MOSCOW, December 8. /TASS/. Russia is restoring its military infrastructures and expanding military presence in the Arctic in order to attain strategic defense aims and to safeguard its economic interests in the region. As far as oil and gas reserves are concerned, these interests are bound to last, Russian experts say. And the normal operation of the Arctic Sea Route already now requires Russia should take measures to ensure the safety of shipping there.
Russia is restoring its military infrastructures in the Arctic not because its aim is to militarize the region, but because it wants to create favorable and calm conditions for people to work and live there, Deputy Prime Minister Dmitry Rogozin told the international forum called The Arctic: the Present and the Future on Monday. Deputy Defense Minister Dmitry Bulgakov, too, believes that for making Russia secure from a whole range of potential threats Russia’s military presence in the Arctic must be permanent.
Russian President Vladimir Putin made a decision to build up muscle in the region back in September 2013, when he declared that the military base in the Novosibirsk Islands, closed down about 20 years ago, was to be restored.
A source at Russia’s General Staff told TASS six Russian military bases in the Arctic are already in place and "hundreds of Russian troops will be deployed there by New Year’s Eve." According to Bulgakov, a total of 437 military infrastructure facilities will be up and running in the region before this year is out. Next year the Arctic will see several dozen military exercises of different scale.
Russia this year formed and deployed in the Arctic two air defense regiments armed with S-400 Triumf systems, a source in the General Staff said. To protect these systems from air attacks several batteries of missile and artillery systems Pantsir have been brought there. The same source said that the Novaya Zemlya Archipelago will host a coastal missile battalion armed with Bastion missiles systems.
The ultimate aim of restoring military infrastructures and expanding military presence in the Arctic is to ward off potential military threats, military analyst Viktor Murakhovsky has told TASS. "According to US plans drafted by the Joint Chiefs of Staff, one of the main strikes is to be dealt across the Arctic," said Murakhovsky, the editor-in-chief of the Arsenal Otechestva (Arsenal of the Fartherland) magazine. "The United States is currently working on a so-called Prompt Global Strike concept, and the Arctic region will be one of the main areas of operations. Also, the US Navy’s submarines are invariably present in the region. This explains why we are creating a system to monitor the surface, subsurface and air situations. The strategic operations command North has been created there. Air defense, air force and ground troops are at its disposal. And Russia’s Northern Fleet is one of the strongest in the country."

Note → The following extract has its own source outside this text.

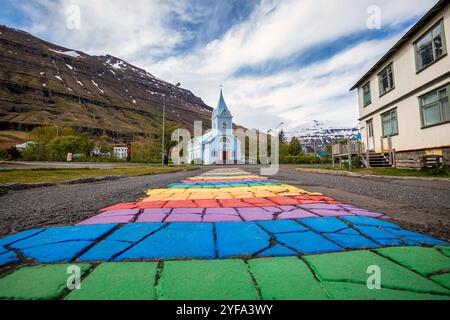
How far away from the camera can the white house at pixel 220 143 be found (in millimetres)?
42719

Murakhovsky believes that the worst military threat in the region comes from the United States. "Canada is a NATO member, but its armed forces are insignificant. The same is true of Norway," he said.
As far as the forthcoming decades are concerned, Russia does have economic interests in the Arctic it must protect, analyst Igor Yushkov, of the National Energy Security Fund has told TASS. "There are natural resources, above all, fossil fuels. Figuratively speaking, the Arctic is a vault of virtually all elements found in the Mendeleev Table. And the Arctic Sea Route’s transit potential is a major asset, too."
Russian off-shore areas are very promising from the standpoint of the production of oil and gas, because all of them are shallow, Yushkov said. True, the projects in the area have been stalled for now due to the oil price slump and sanctions. Russia has suspended the Prirazlomnoye project in the Barents Sea. The Shtokman gas project is frozen, too.
"No country in the world boasts safe offshore oil production technologies. They are still to be developed together. In the meantime, all are keen to lay hands on Arctic areas in advance, hoping to begin their development in the future, so the risk of conflicts there is high. The United States has not signed the UN Convention on the Law of the Sea to this day and it does not recognize the existing system of sharing the Arctic shelf. No common rules of the game have been agreed yet. Russia has presented its bid for expanding the continental shelf area, but all other Arctic countries have done the same. Some bids overlap and there emerge disputed areas.
The safety of shipping along Russia’s Arctic coast is of particular importance. "Under the convention, the passage is free, but Russia is obliged to guarantee the safety of shipping, because it is the sole country that has an icebreaker fleet there. For this purpose the Emergency Situations Ministry and the military are creating joint infrastructures."